One of the books is an affecting low-key story of distanced, broken people trying to make sense of their dislocation in the orderly paradise of modern Switzerland. The other book is a comic book horror romp about angels and demons having it out over the fate of the world in the shadows of Lausanne cathedral. I think I'd have quite liked either of them, but much as I'm one of those sad people who eats his vegetables, and then his meat, one thing after another rather than all together, I wasn't at all sure that I liked the two of them mashed together that way. It didn't help much that Steele handles the anomie and dissociation much better than he handles the action. While everyone was just pottering about, I was wondering where the hell it was all going, but enjoying the characters' company. Once it turned to fisticuffs, I was wondering what the hell was going on and not really enjoying anything all that much. Partly because Steele seems to have taken it on himself to invent jitter cam for the printed page. When no-one's ever done something before in an art form less than a hundred years old, fair enough; maybe no-one's had time to think of it before. On the other hand, people have been writing novels for ... just ages. The field is littered with geniuses. It's pretty safe to assume at this point that if you've just had a new technical idea, it's a bad one.

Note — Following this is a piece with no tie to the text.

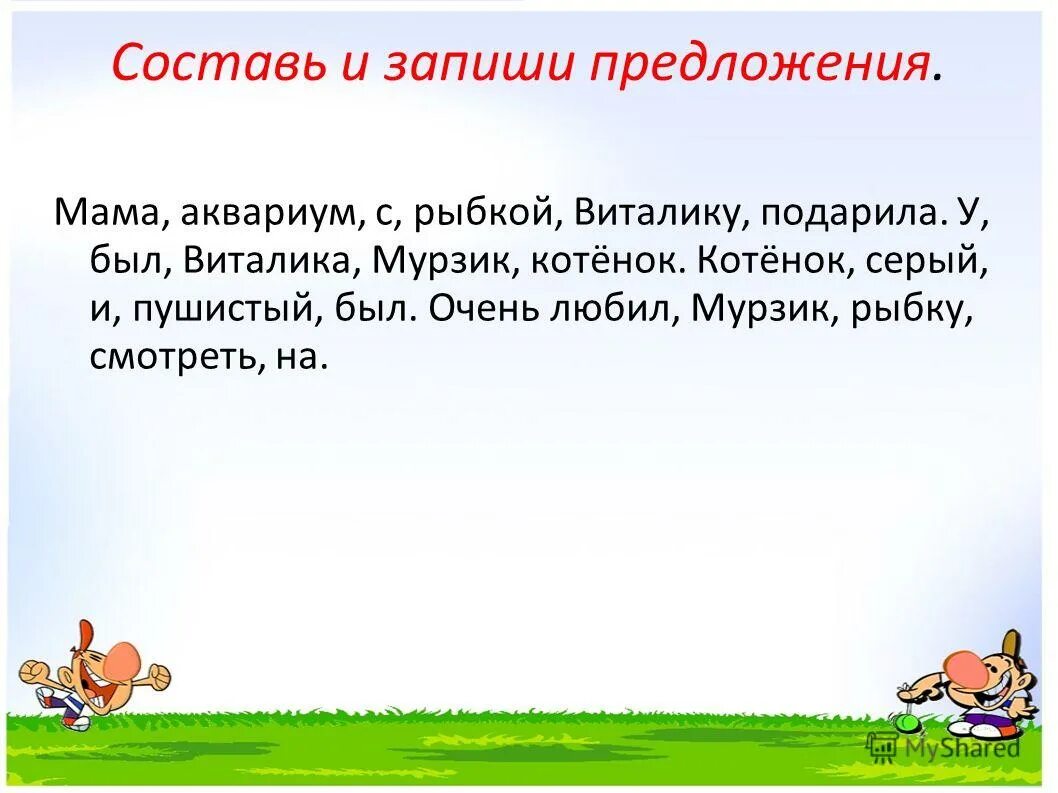 Составь и запиши предложения.

Мама, аквариум, с, рыбкой, Виталику, подарила. У, был, Виталика, Мурзик, котёнок. Котёнок, серый, и, пушистый, был. Очень любил, Мурзик, рыбку, смотреть, на.

MyShared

I'm not having an awful lot of luck with angels and demons duking it out in fiction; Mercury Falls didn't do much for me either. It's a pity, because I'm a complete sucker for that line of fiction; if you're going to mess around with good versus evil, you might as well go the whole hog, and I have a perverse affection for the literary conceit of making good and evil just another job full of guys trying to get through the day. Steel's angels draw their sensibility more from Blackwater contractors than long-suffering chair polishers, so that the ineffable unknowability of the divine is forever being hand waved by reference to "You don't need to know." and "That's above your pay grade." instead of the old standbys of "There are things mere man is not meant to know." It's a fun gloss on an old problem, both for religion and writers; if you want to keep the customers on the edge of their pews, you have to draw them in with a little mystery. You have to make it clear that you have all the answers, but that the customers aren't ready for them yet. They'll have to stick around for the whole show, do things your way for a bit, wait patiently and do the right things so that in the fulness of time it will all become clear to them.

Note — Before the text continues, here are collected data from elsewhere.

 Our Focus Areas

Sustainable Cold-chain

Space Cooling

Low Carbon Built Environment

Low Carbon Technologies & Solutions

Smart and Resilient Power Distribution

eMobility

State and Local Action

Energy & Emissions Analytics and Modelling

And just as in religion, a big part of the sell is that if you're patient and do all the right things, what appears to be the end is just a new beginning. The Watchers ends on a sequel hook. I'm still processing how I feel about that. Would I read a follow-up? Is there enough left unsorted in the characters to make me come back and find out what's still bothering them? I don't know. The book felt so literary at the beginning - its opening prologue was so well written that I bought the book on the strength of it, only to realise that it had very little to do with the rest of the book - that it never occurred to me that it might have been conceived as part of a series. Only as I read the coda and realised that it was a sequel set-up, did it sink in that this was always intended as something bigger. Then the slowness and the odd structure fell into place. And when I check Amazon, as you do, I see that the second book in a projected trilogy came out a month or so back. I didn't push "buy it now." Time will tell.